Brûlante d’actualité, irascible quand vient le moment, une vision noire de l’existence, mais dans le même temps, une leçon de civilisation. C’est cela la pièce 1984. Le visage de la distopie (autre mot savant que les Grecs anciens nous ont légué pour penser le monde et tenter de mieux y vivre). Car 1984, autant l’essai-roman que l’adaptation théâtrale de Icke et Macmillan, n’est que la preuve confirmant à quel point la mémoire est courte. La pensée atrophiée est devenue monnaie courante au cours de nos nombreuses civilisations. Triste destin d’une humanité où ce qui reste vrai ne semble être que l’instinct de survie.

Dans la mise en scène de Patenaude, un imaginaire lumineux, dont cet écran géant qui filme le jeu des acteurs. Tout est là devant nous : le champ-contrechamp, la lenteur des mouvements de caméra pour mieux situer et sentir l’instant, l’intimité du plan qui projette l’angoisse des personnages.

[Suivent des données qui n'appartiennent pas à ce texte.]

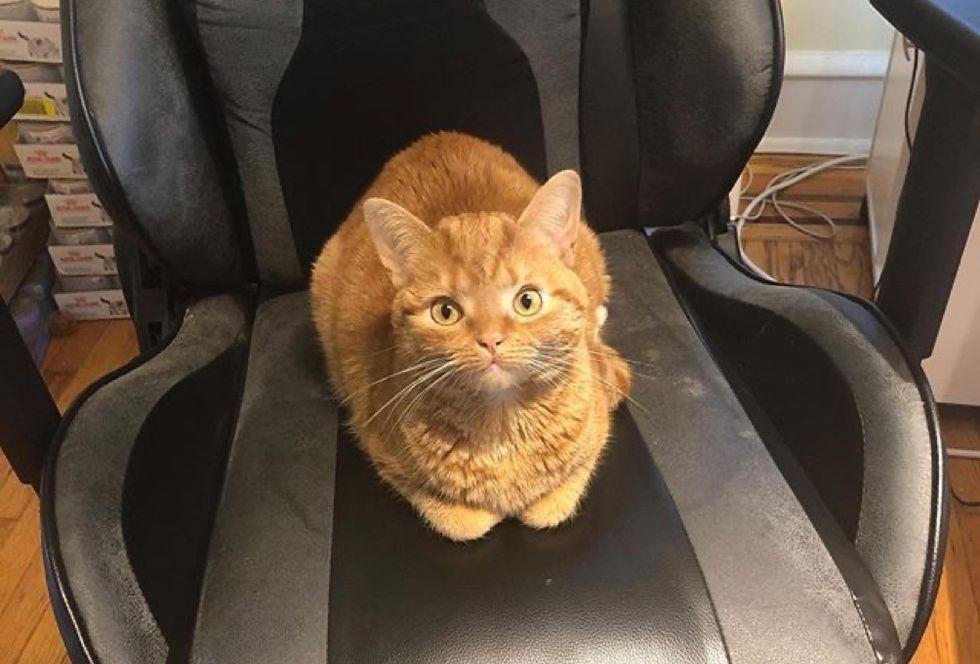 office cat, ginger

C’est cela la pièce 1984. Le visage de la distopie (autre mot
savant que les Grecs anciens nous ont légué pour penser le monde
et tenter de mieux y vivre). Car 1984, autant l’essai-roman que
l’adaptation théâtrale de Icke et Macmillan, n’est que
la preuve confirmant à quel point la mémoire est courte.

Et la scène, lorsque l’écran s’éteint, le temps de quelques pauses, nous indique que nous sommes après tout au théâtre. Ce va-et-vient entre deux formes de représentation, la metteure en scène le maîtrise avec une énergie triomphante, mûre, d’une rare intelligence. Approche qui s’inscrit sans doute dans un nouveau mouvement post-moderne où toutes les disciplines de l’expérience scénique établissent entre elles des rapports harmonieux et conciliants.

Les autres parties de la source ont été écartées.